Paved Paradise | Book Review

Did you know there is a metropolis in the USA ringed by huge parking lots where tourists and commuters leave their cars to move around on foot or use its fast and efficient transit system? It is Disney World in Orlando, Florida, which counts around 45,000 parking spaces (as many as in a major American downtown) and 500 employees known as “cast members”. Their standards of behaviour are high: in addition to helping families find their car at the end of their stay (around 20 each day lose their vehicle), they are required to wave at the courtesy trams and to “create surprise and magical moments”. Ain’t that something!

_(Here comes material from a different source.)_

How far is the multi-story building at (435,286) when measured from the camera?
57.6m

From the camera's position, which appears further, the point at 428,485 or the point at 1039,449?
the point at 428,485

Within Disney World, the transit options include 12 monorail trains, 30 boats, 29 trams, 61 vans and 304 elevated cabins on an aerial gondola. In addition, there are 400 diesel buses which clock 175,000 rides a day, making the system equivalent to that of Atlanta or Minneapolis.

This is just one of the thousands of interesting facts contained in a book called PAVED PARADISE, How Parking Explains the World by Henry Grabar. I came across the book in a most unlikely place, the book review pages of the New York Times (read the review here). Of course, I could not resist it and immediately sent off for a copy on Amazon. It only took 48 hours to arrive; and, given the rural backwater that we now call home, it was short of a miracle. This leads me to imagine that there are many copies stacked in some Amazon warehouse in Milan or Rome or other Italian city. I wish they would hand them around to each local council as compulsory reading!

Grabar takes on Don Shoup’s well known precepts within the industry but makes them readable and relatable to a wider audience. It contains interesting commentary on architecture, pricing, parking minimums and the effect of the cost of parking on property and particularly on affordable housing (just to name a few). He also has a lot to say about the parking industry and the implications of its being a cash based business (at least in the early days). He even goes into a lot of detail about the infamous sale of Chicago’s parking meter revenues to Wall Street.

The Acknowledgements section is illuminating in the number of publications that exist on the subject of parking. Even for a parking fanatic as myself, I can see that the topic has no lack of attention. It has always been my view that parking is not just about lines on a pavement or architectural design: it is about psychology, business and human nature. The debate between alternative uses for the limited space we find ourselves living in has no real solution.

But nobody can stop us trying to find one!